Java moss roots itself to rocks or bogwood- you can help it along by tying it with cotton :2thumb:


----------



## Wolfenrook (Jul 2, 2010)

Yup, you literally just drop the balls in. It's a special type of algae that grows in the form of balls, you do need to keep turning them though else they lose shape, but I'd bet your axie will happily roll them around for you.

If you want moss on wood or stones, I'd recommend buying it ready attached. It's cheaper to buy it and just tie it on yourself, but I can't picture an axie leaving it alone long enough for it to attach itself. 

Ade


----------



## Ron Magpie (Oct 11, 2009)

Wolfenrook said:


> Yup, you literally just drop the balls in. It's a special type of algae that grows in the form of balls, you do need to keep turning them though else they lose shape, but I'd bet your axie will happily roll them around for you.
> 
> *If you want moss on wood or stones, I'd recommend buying it ready attached. It's cheaper to buy it and just tie it on yourself, but I can't picture an axie leaving it alone long enough for it to attach itself. *
> 
> Ade


A good point.

EDIT: Or, you could start it off in a separate container of water till it gets going.


----------



## Wolfenrook (Jul 2, 2010)

Or even a bowl with a tight fitting lid Ron. It actually grows faster grown out of water like this, and just kept wet. The one down side with that is that it goes brown when you first put it under water, before growing back. However given as a lot of the moss sold commercially has been grown terrestrially anyway, I find it often dies back anyway.

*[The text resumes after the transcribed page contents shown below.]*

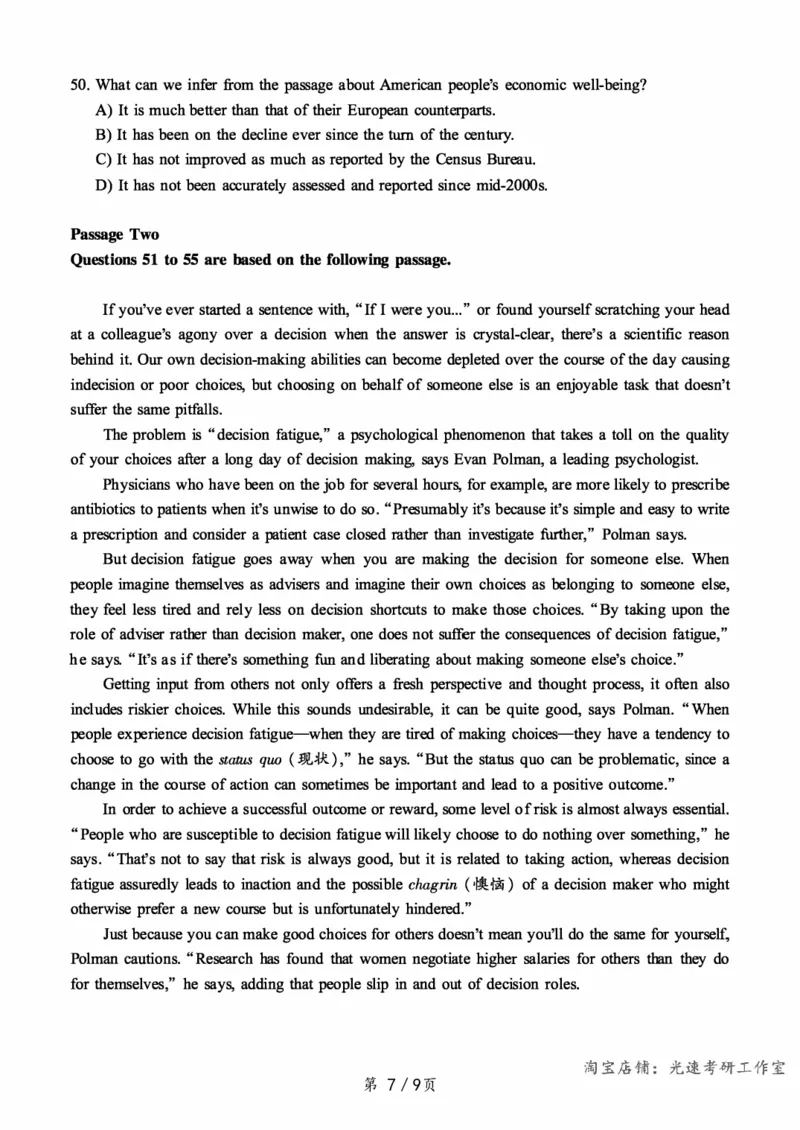 50. What can we infer from the passage about American people's economic well-being?
A) It is much better than that of their European counterparts.
B) It has been on the decline ever since the turn of the century.
C) It has not improved as much as reported by the Census Bureau.
D) It has not been accurately assessed and reported since mid-2000s.

Passage Two
Questions 51 to 55 are based on the following passage.

If you've ever started a sentence with, "If I were you..." or found yourself scratching your head at a colleague's agony over a decision when the answer is crystal-clear, there's a scientific reason behind it. Our own decision-making abilities can become depleted over the course of the day causing indecision or poor choices, but choosing on behalf of someone else is an enjoyable task that doesn't suffer the same pitfalls.

The problem is "decision fatigue," a psychological phenomenon that takes a toll on the quality of your choices after a long day of decision making, says Evan Polman, a leading psychologist.

Physicians who have been on the job for several hours, for example, are more likely to prescribe antibiotics to patients when it's unwise to do so. "Presumably it's because it's simple and easy to write a prescription and consider a patient case closed rather than investigate further," Polman says.

But decision fatigue goes away when you are making the decision for someone else. When people imagine themselves as advisers and imagine their own choices as belonging to someone else, they feel less tired and rely less on decision shortcuts to make those choices. "By taking upon the role of adviser rather than decision maker, one does not suffer the consequences of decision fatigue," he says. "It's as if there's something fun and liberating about making someone else's choice."

Getting input from others not only offers a fresh perspective and thought process, it often also includes riskier choices. While this sounds undesirable, it can be quite good, says Polman. "When people experience decision fatigue—when they are tired of making choices—they have a tendency to choose to go with the status quo (现状)," he says. "But the status quo can be problematic, since a change in the course of action can sometimes be important and lead to a positive outcome."

In order to achieve a successful outcome or reward, some level of risk is almost always essential. "People who are susceptible to decision fatigue will likely choose to do nothing over something," he says. "That's not to say that risk is always good, but it is related to taking action, whereas decision fatigue assuredly leads to inaction and the possible chagrin (懊恼) of a decision maker who might otherwise prefer a new course but is unfortunately hindered."

Just because you can make good choices for others doesn't mean you'll do the same for yourself, Polman cautions. "Research has found that women negotiate higher salaries for others than they do for themselves," he says, adding that people slip in and out of decision roles.

淘宝店铺：光速考研工作室
第 7 / 9页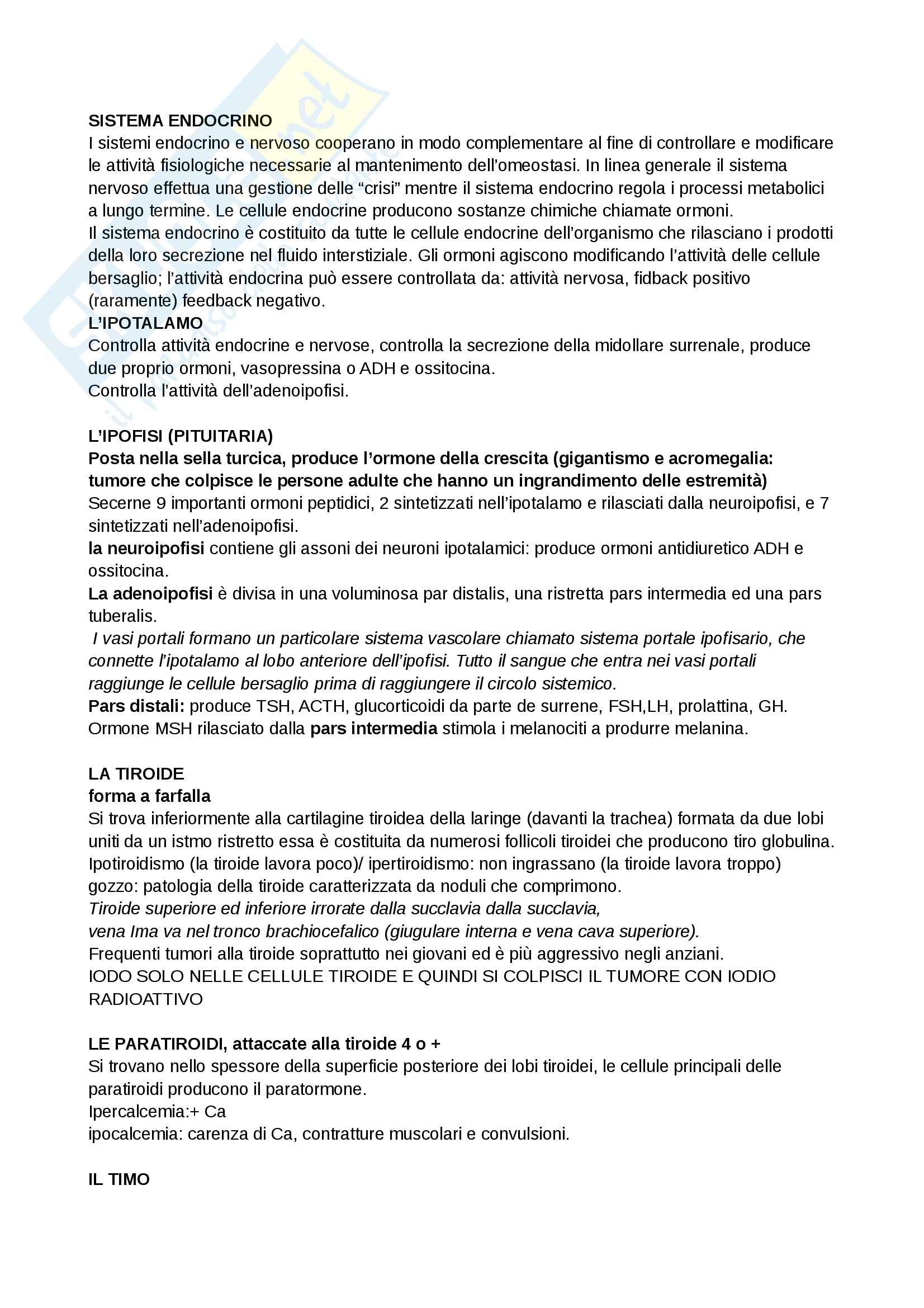 SISTEMA ENDOCRINO
I sistemi endocrino e nervoso cooperano in modo complementare al fine di controllare e modificare le attività fisiologiche necessarie al mantenimento dell'omeostasi. In linea generale il sistema nervoso effettua una gestione delle "crisi" mentre il sistema endocrino regola i processi metabolici a lungo termine. Le cellule endocrine producono sostanze chimiche chiamate ormoni.
Il sistema endocrino è costituito da tutte le cellule endocrine dell'organismo che rilasciano i prodotti della loro secrezione nel fluido interstiziale. Gli ormoni agiscono modificando l'attività delle cellule bersaglio; l'attività endocrina può essere controllata da: attività nervosa, fidback positivo (raramente) feedback negativo.
L'IPOTALAMO
Controlla attività endocrine e nervose, controlla la secrezione della midollare surrenale, produce due proprio ormoni, vasopressina o ADH e ossitocina.
Controlla l'attività dell'adenoipofisi.

L'IPOFISI (PITUITARIA)
Posta nella sella turcica, produce l'ormone della crescita (gigantismo e acromegalia: tumore che colpisce le persone adulte che hanno un ingrandimento delle estremità)
Secerne 9 importanti ormoni peptidici, 2 sintetizzati nell'ipotalamo e rilasciati dalla neuroipofisi, e 7 sintetizzati nell'adenoipofisi.
la neuroipofisi contiene gli assoni dei neuroni ipotalamici: produce ormoni antidiuretico ADH e ossitocina.
La adenoipofisi è divisa in una voluminosa par distalis, una ristretta pars intermedia ed una pars tuberalis.
I vasi portali formano un particolare sistema vascolare chiamato sistema portale ipofisario, che connette l'ipotalamo al lobo anteriore dell'ipofisi. Tutto il sangue che entra nei vasi portali raggiunge le cellule bersaglio prima di raggiungere il circolo sistemico.
Pars distali: produce TSH, ACTH, glucorticoidi da parte de surrene, FSH,LH, prolattina, GH.
Ormone MSH rilasciato dalla pars intermedia stimola i melanociti a produrre melanina.

LA TIROIDE
forma a farfalla
Si trova inferiormente alla cartilagine tiroidea della laringe (davanti la trachea) formata da due lobi uniti da un istmo ristretto essa è costituita da numerosi follicoli tiroidei che producono tiro globulina.
Ipotiroidismo (la tiroide lavora poco)/ ipertiroidismo: non ingrassano (la tiroide lavora troppo)
gozzo: patologia della tiroide caratterizzata da noduli che comprimono.
Tiroide superiore ed inferiore irrorate dalla succlavia dalla succlavia,
vena Ima va nel tronco brachiocefalico (giugulare interna e vena cava superiore).
Frequenti tumori alla tiroide soprattutto nei giovani ed è più aggressivo negli anziani.
IODO SOLO NELLE CELLULE TIROIDE E QUINDI SI COLPISCI IL TUMORE CON IODIO RADIOATTIVO

LE PARATIROIDI, attaccate alla tiroide 4 o +
Si trovano nello spessore della superficie posteriore dei lobi tiroidei, le cellule principali delle paratiroidi producono il paratormone.
Ipercalcemia:+ Ca
ipocalcemia: carenza di Ca, contratture muscolari e convulsioni.

IL TIMO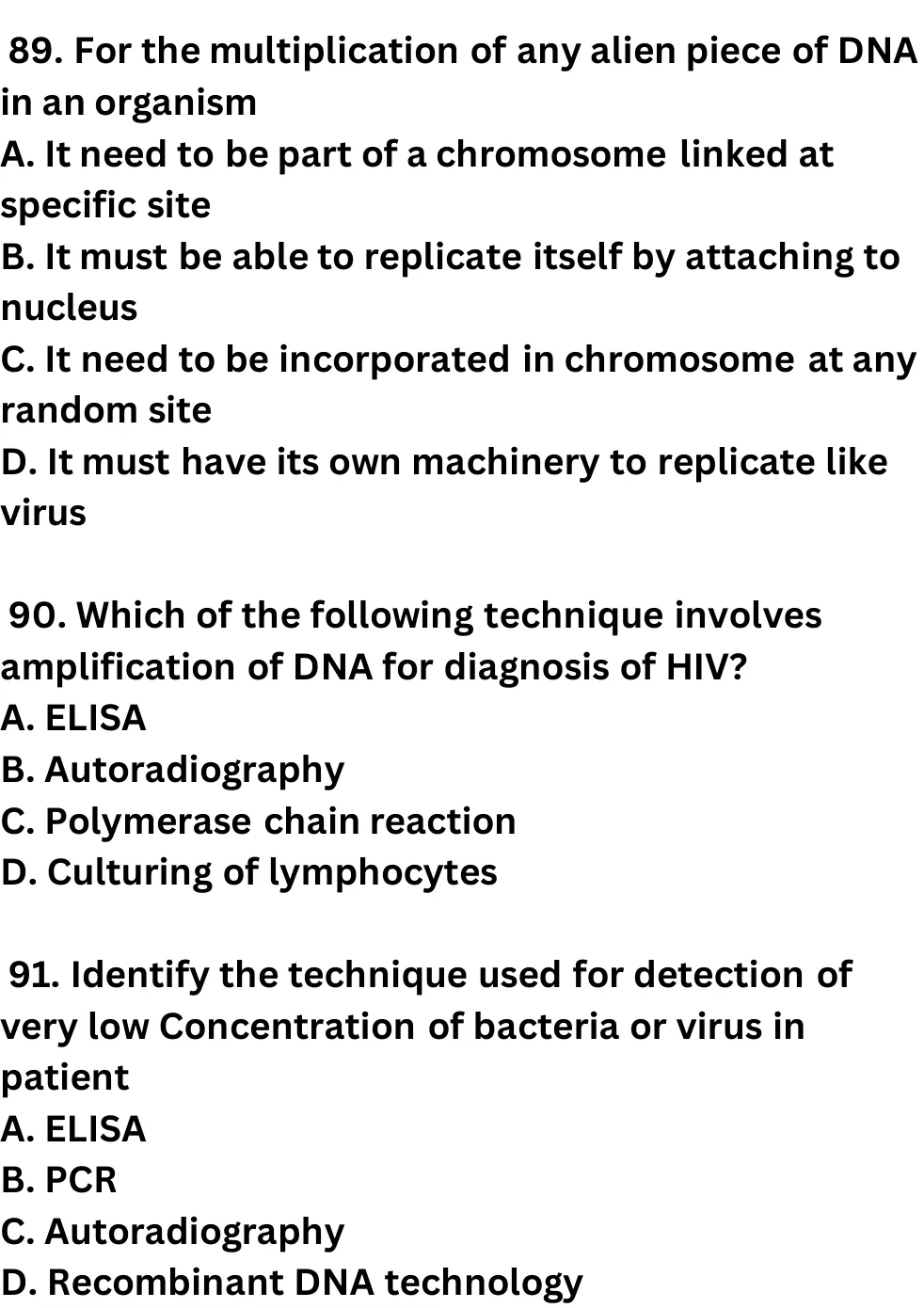 89. For the multiplication of any alien piece of DNA in an organism
A. It need to be part of a chromosome linked at specific site
B. It must be able to replicate itself by attaching to nucleus
C. It need to be incorporated in chromosome at any random site
D. It must have its own machinery to replicate like virus

90. Which of the following technique involves amplification of DNA for diagnosis of HIV?
A. ELISA
B. Autoradiography
C. Polymerase chain reaction
D. Culturing of lymphocytes

91. Identify the technique used for detection of very low Concentration of bacteria or virus in patient
A. ELISA
B. PCR
C. Autoradiography
D. Recombinant DNA technology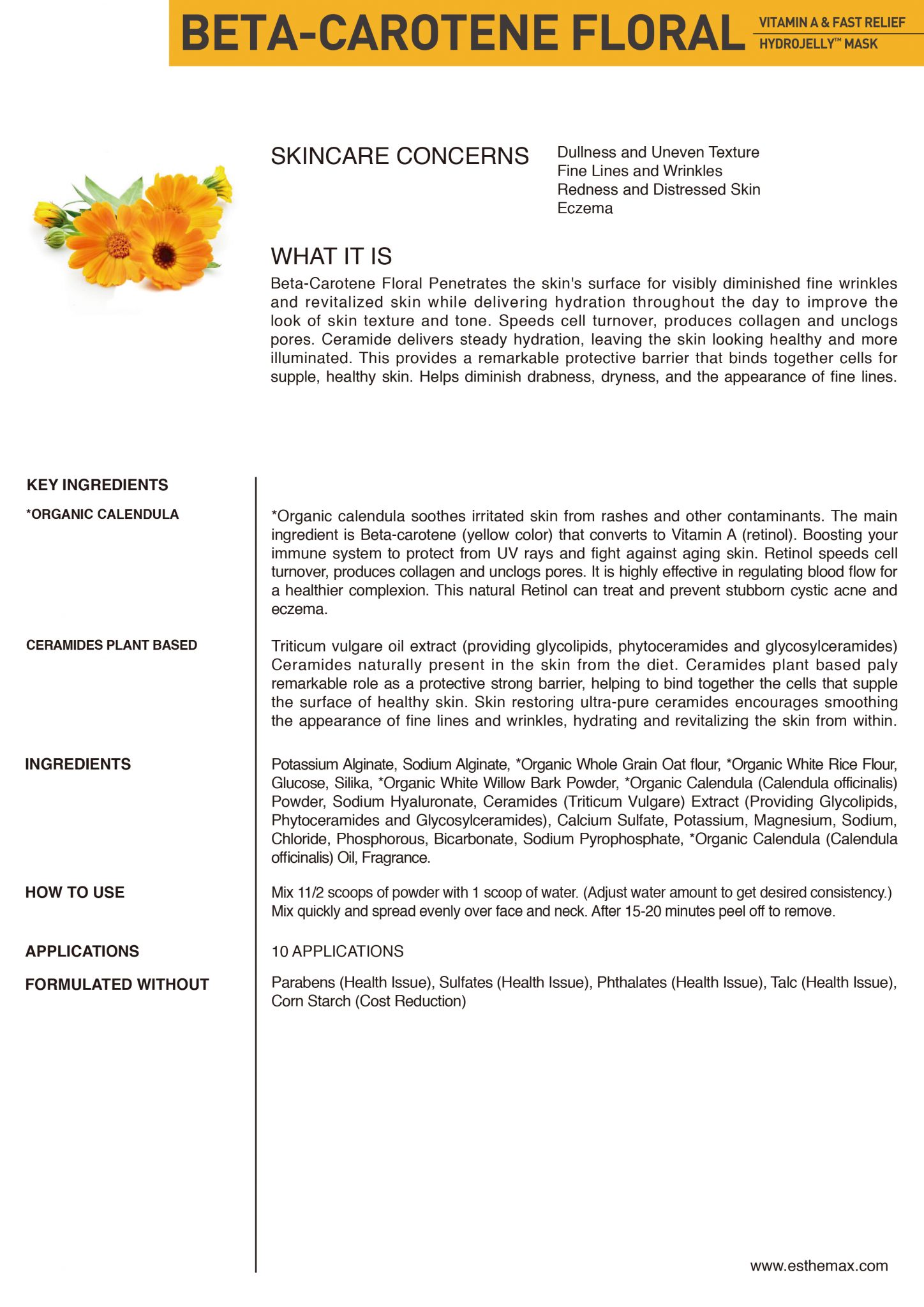 BETA-CAROTENE FLORAL

VITAMIN A & FAST RELIEF
HYDROJELLY™ MASK

SKINCARE CONCERNS

Dullness and Uneven Texture
Fine Lines and Wrinkles
Redness and Distressed Skin
Eczema

WHAT IT IS

Beta-Carotene Floral Penetrates the skin's surface for visibly diminished fine wrinkles and revitalized skin while delivering hydration throughout the day to improve the look of skin texture and tone. Speeds cell turnover, produces collagen and unclogs pores. Ceramide delivers steady hydration, leaving the skin looking healthy and more illuminated. This provides a remarkable protective barrier that binds together cells for supple, healthy skin. Helps diminish drabness, dryness, and the appearance of fine lines.

KEY INGREDIENTS

*ORGANIC CALENDULA

*Organic calendula soothes irritated skin from rashes and other contaminants. The main ingredient is Beta-carotene (yellow color) that converts to Vitamin A (retinol). Boosting your immune system to protect from UV rays and fight against aging skin. Retinol speeds cell turnover, produces collagen and unclogs pores. It is highly effective in regulating blood flow for a healthier complexion. This natural Retinol can treat and prevent stubborn cystic acne and eczema.

CERAMIDES PLANT BASED

Triticum vulgare oil extract (providing glycolipids, phytoceramides and glycosylceramides) Ceramides naturally present in the skin from the diet. Ceramides plant based paly remarkable role as a protective strong barrier, helping to bind together the cells that supple the surface of healthy skin. Skin restoring ultra-pure ceramides encourages smoothing the appearance of fine lines and wrinkles, hydrating and revitalizing the skin from within.

INGREDIENTS

Potassium Alginate, Sodium Alginate, *Organic Whole Grain Oat flour, *Organic White Rice Flour, Glucose, Silika, *Organic White Willow Bark Powder, *Organic Calendula (Calendula officinalis) Powder, Sodium Hyaluronate, Ceramides (Triticum Vulgare) Extract (Providing Glycolipids, Phytoceramides and Glycosylceramides), Calcium Sulfate, Potassium, Magnesium, Sodium, Chloride, Phosphorous, Bicarbonate, Sodium Pyrophosphate, *Organic Calendula (Calendula officinalis) Oil, Fragrance.

HOW TO USE

Mix 11/2 scoops of powder with 1 scoop of water. (Adjust water amount to get desired consistency.) Mix quickly and spread evenly over face and neck. After 15-20 minutes peel off to remove.

APPLICATIONS

10 APPLICATIONS

FORMULATED WITHOUT

Parabens (Health Issue), Sulfates (Health Issue), Phthalates (Health Issue), Talc (Health Issue), Corn Starch (Cost Reduction)

www.esthemax.com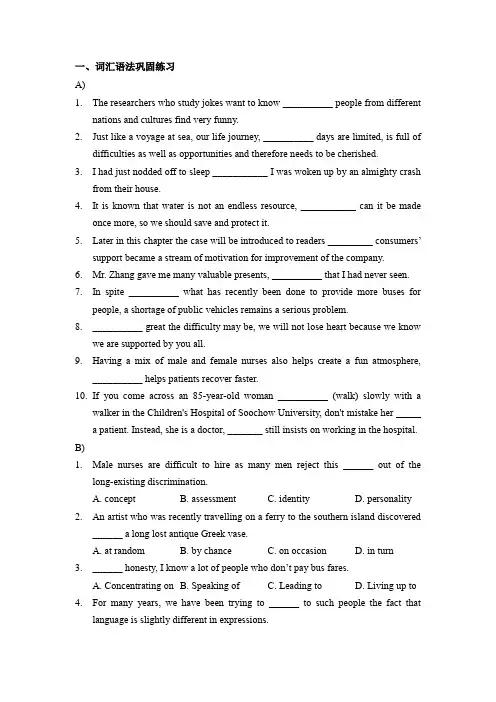 一、词汇语法巩固练习

A)

1. The researchers who study jokes want to know __________ people from different nations and cultures find very funny.

2. Just like a voyage at sea, our life journey, __________ days are limited, is full of difficulties as well as opportunities and therefore needs to be cherished.

3. I had just nodded off to sleep ___________ I was woken up by an almighty crash from their house.

4. It is known that water is not an endless resource, ___________ can it be made once more, so we should save and protect it.

5. Later in this chapter the case will be introduced to readers _________ consumers' support became a stream of motivation for improvement of the company.

6. Mr. Zhang gave me many valuable presents, __________ that I had never seen.

7. In spite __________ what has recently been done to provide more buses for people, a shortage of public vehicles remains a serious problem.

8. __________ great the difficulty may be, we will not lose heart because we know we are supported by you all.

9. Having a mix of male and female nurses also helps create a fun atmosphere, __________ helps patients recover faster.

10. If you come across an 85-year-old woman __________ (walk) slowly with a walker in the Children's Hospital of Soochow University, don't mistake her _____ a patient. Instead, she is a doctor, _______ still insists on working in the hospital.

B)

1. Male nurses are difficult to hire as many men reject this ______ out of the long-existing discrimination.

A. concept B. assessment C. identity D. personality

2. An artist who was recently travelling on a ferry to the southern island discovered ______ a long lost antique Greek vase.

A. at random B. by chance C. on occasion D. in turn

3. ______ honesty, I know a lot of people who don't pay bus fares.

A. Concentrating on B. Speaking of C. Leading to D. Living up to

4. For many years, we have been trying to ______ to such people the fact that language is slightly different in expressions.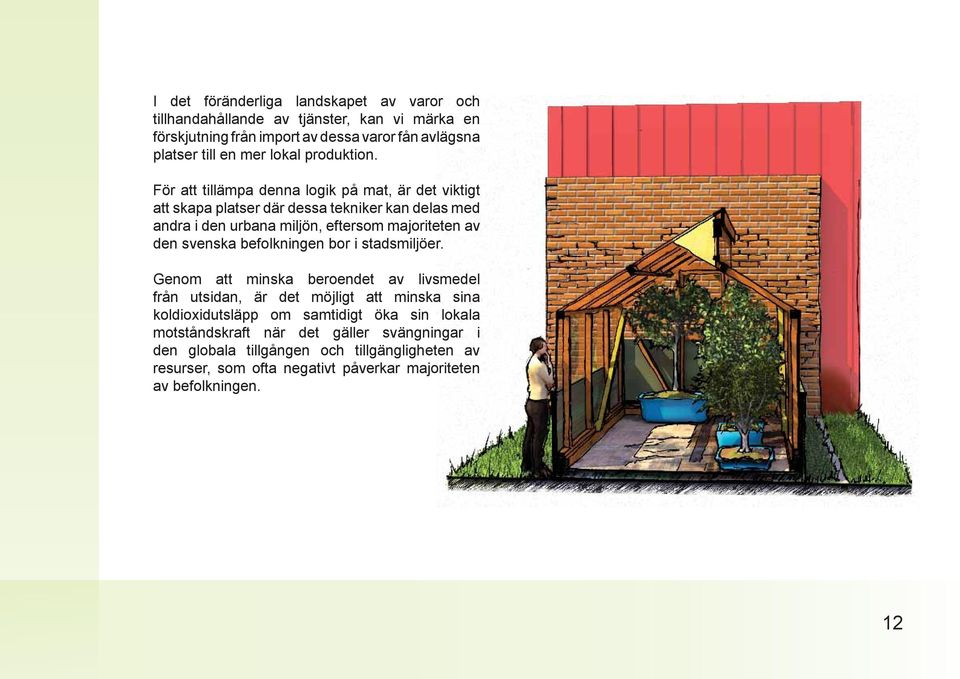 I det föränderliga landskapet av varor och tillhandahållande av tjänster, kan vi märka en förskjutning från import av dessa varor fån avlägsna platser till en mer lokal produktion.

För att tillämpa denna logik på mat, är det viktigt att skapa platser där dessa tekniker kan delas med andra i den urbana miljön, eftersom majoriteten av den svenska befolkningen bor i stadsmiljöer.

Genom att minska beroendet av livsmedel från utsidan, är det möjligt att minska sina koldioxidutsläpp om samtidigt öka sin lokala motståndskraft när det gäller svängningar i den globala tillgången och tillgängligheten av resurser, som ofta negativt påverkar majoriteten av befolkningen.

12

If you do want to use this method, the moss goes a lot further. Pop a stone or piece of wood in a transparent bowl with a tiny bit of water in the bottom. Chop your moss up into little bits and springle this over the stone or wood. Give it a good spray and place a transparent and tight fitting lid on top. Pop the bowl somewhere like a window, keep the moss moist by spraying it regularly.

You can use the same method to cover coconut huts.

Ade


----------